His manager, Davey Martinez, offered his own thoughts on what’s led to Rendon’s success this season.
“I’ve said this before, from the other side, when I didn’t know him as well, just seeing him as a player, I always said the same thing, I said, ‘Man this guy is just Mr. Consistent.’ He puts the ball in play, has power to all fields, he’s not afraid. What makes him really good, I think, is that he’s not afraid to hit with two strikes. And he’ll battle you up there and hit the ball the other way. But when he gets to two strikes, there’s no panic. I think he has one of the best two-strike approaches in the game.”
Rendon put up good numbers against LA this season, going 7 for 25 (.280/.400/.400) with three doubles and four walks in the seven games between the two teams.
The last time the Nationals and Dodgers met in the postseason, in 2016, Rendon went 3 for 20 (.150/.190/.300) with a home run, a walk, and six Ks in 21 PAs. Does he try to block out a memory like that, of struggling in a series that ended with a loss in Game 5 in Nats Park?
“No. That’s in the past,” he said. “It happens, it happens. You think about your girlfriend that broke up with you like 20 years ago? Probably not.
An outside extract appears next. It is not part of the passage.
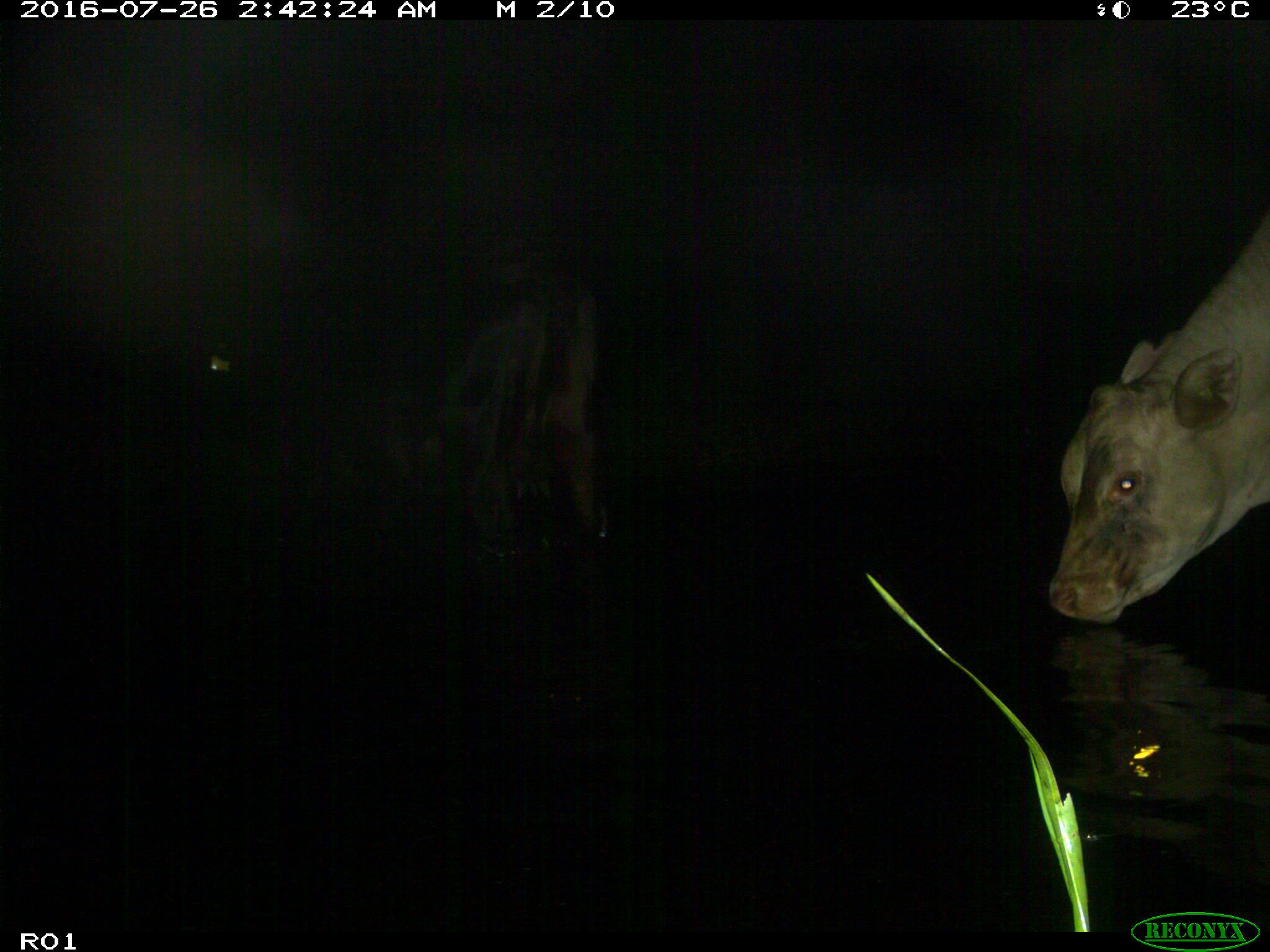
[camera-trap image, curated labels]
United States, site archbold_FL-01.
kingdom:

So, no.”
Against Game 1 starter Walker Buehler, Rendon is 3 for 6 with two doubles, a walk and a K in their respective careers. He was asked if there was anything in particular that’s resulted in his success against the righty?
“I really don’t know,” he said. “Oh, man, see ball, hit ball. I’m going to give you the same boring answer. That ball still has to go over the plate, depending upon which umpire is behind there ... and you got to try to hit it before it hits the catcher’s glove. I try to keep it simple. Sometimes it works, sometimes it doesn’t.”